Just to make sure they stopped any legislated reduction in oil use, the lobbyists not only threw all their weight into the Capitol during the last weeks of this session, they also bought television ads and radio spots in the media markets that included the districts where they had spent money to elect these Assembly people in the first place. One ad shows a family — including a diapered toddler – pushing the family van because they can’t buy gas.  

Big Oil also bought full-page ads in newspapers across the state and enlisted their natural allies to do the same. An ad in the Los Angeles Times was bought by the California Trucking Association. It argued that all those companies and drivers that just invested in new carbon-lowering emission trucks would now have to lose everything because of these new efforts in Sacramento. From the ad you would think that every truck on the road was now required to be a new, low-emission vehicle. They are not. Only a small percentage of trucks that actually go to-and-from the Ports of Los Angeles and Long Beach meet healthier standards – and those trucks were part of a program that made them financially feasible. Reducing fuel usage is not necessarily an added burden.
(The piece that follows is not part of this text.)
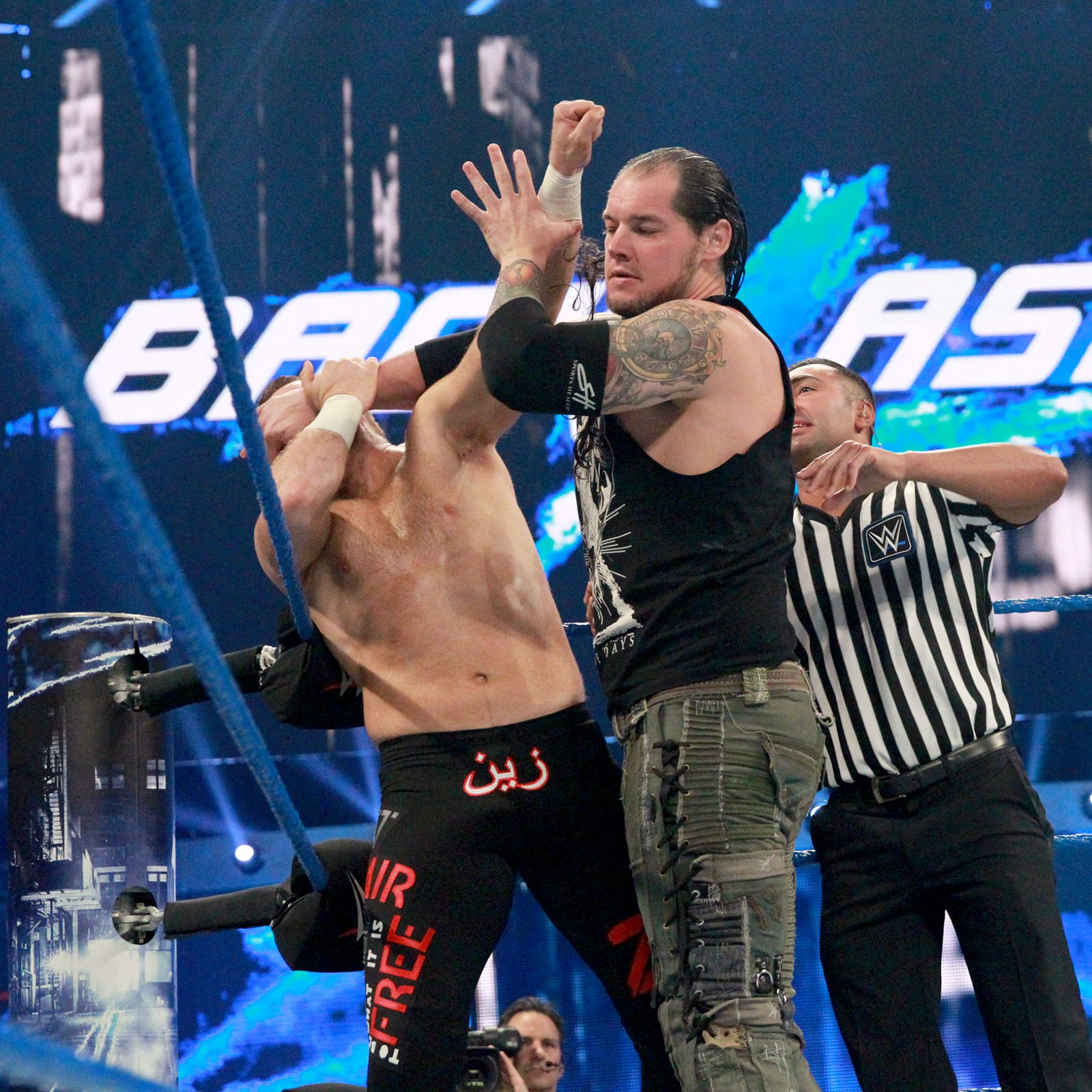 Baron Corbin immediately uses his size and strength to his advantage against Sami Zayn.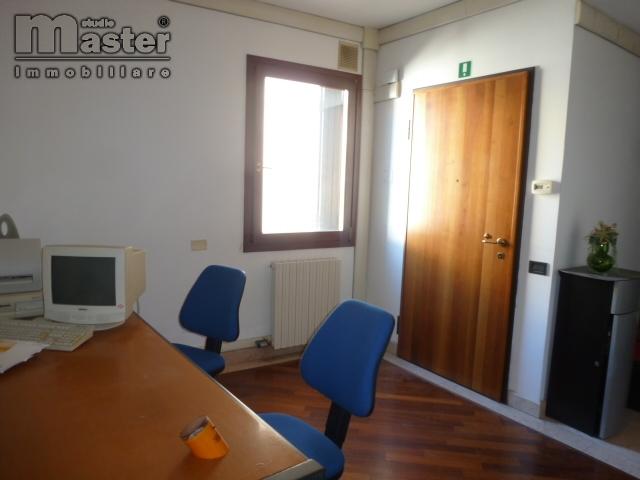 affitto ufficio treviso centro storico  900 euro  90 mq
The good news is that Governor Jerry Brown has vowed to come back swinging next year. We can count on Senator Pavley because she has put this kind of legislation into the hopper ever since she arrived in Sacramento. And the Senate’s leader, Kevin de León, promises to do so again. What the Assembly will do, no one knows, because next year it will have new leadership, but the same gang of “oilists” will still hold their seats.

Meanwhile the days and months and years get closer to that magic 350 tipping-point number, when the earth won’t support life as we’ve come to enjoy it. I can’t help but think that the children of the folks popping the corks today will wish that their parents had been celebrating something very different.

(Rev. Jim Conn is the founding minister of the Church in Ocean Park and served on the Santa Monica City Council and as that city's mayor. This column originated at Capital and Main.)